Finishing, Stain Systems The Color Wheel

Basic color theory and terms

The color wheel shows the relationship of the various colors to each other. By understanding this relationship, you will have a much easier time when it comes to mixing custom colors. You will know what colors to add together to get a different color, and what to use to cancel out certain colors.


Primary Colors

Red, Yellow, Blue


These three colors cannot be created by combining any other colors. All colors are derived from these three hues.


Secondary Colors

Green, Orange, Purple



Yellow‐Orange, Red‐Orange,
Red‐Purple, Blue‐Purple,
Blue‐Green, Yellow‐Green



The Language of Color

These are the terms that are used to describe color:


Hue is simply another name for a color.

Color Temperature

All colors are described as being warm or cool.
If you look at the color wheel, you will see that the colors on one side (red, orange, and yellow) are classified as warm colors. The colors on the opposite side of the wheel (green, blue, and violet) are cool colors. All colors have a bias towards either warm or cool.

Complementary Colors

Complementary colors are colors that are directly across from one another on the color wheel. Complementary colors always consist of a primary and a secondary color, or two tertiary colors. Complementary colors are always one warm and one cool. When placed next to each other, they have the effect of making each other look more intense (yellow/purple, blue/orange, and red/green).

Neutral Colors

Complementary colors placed next to each other make each other look more intense, however when you mix them they will

neutralize their intensity. This is a good way of darkening a color without adding black. It is also the way to make a whole range of browns. By mixing equal amounts of the two complementary colors and then adding varying amounts of white, you can make a whole range of grays.

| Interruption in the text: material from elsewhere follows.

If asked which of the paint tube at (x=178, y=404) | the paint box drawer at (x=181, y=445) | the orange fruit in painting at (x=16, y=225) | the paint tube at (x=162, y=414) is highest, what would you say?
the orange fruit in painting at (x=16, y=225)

Tint is a color that is mixed with white. A tinted color can range from the original color, all the way to white.


A shade is a color that has been darkened by the addition of a dark color, like black or the color’s complementary color. The color is not altered dramatically, only darkened. A shade can range from the original color, all the way to black.


Value describes the lightness or darkness of a color. Yellow has a light value. Black has a dark value.


Intensity refers to the brightness or saturation of a color. A brilliant yellow and a deep rich blue are said to be intense or saturated. The intensity does not refer to value. The yellow is light in value whereas the blue is dark in value.

Tinting Strength

Tinting strength describes the degree to which a color will tint white. Phthalo Blue has a very high tinting strength, so you will need to add very little to tint white. Organic Yellow has a low tint strength and requires that you add a larger amount to tint white.


Complementary colors mixed together will neutralize each other.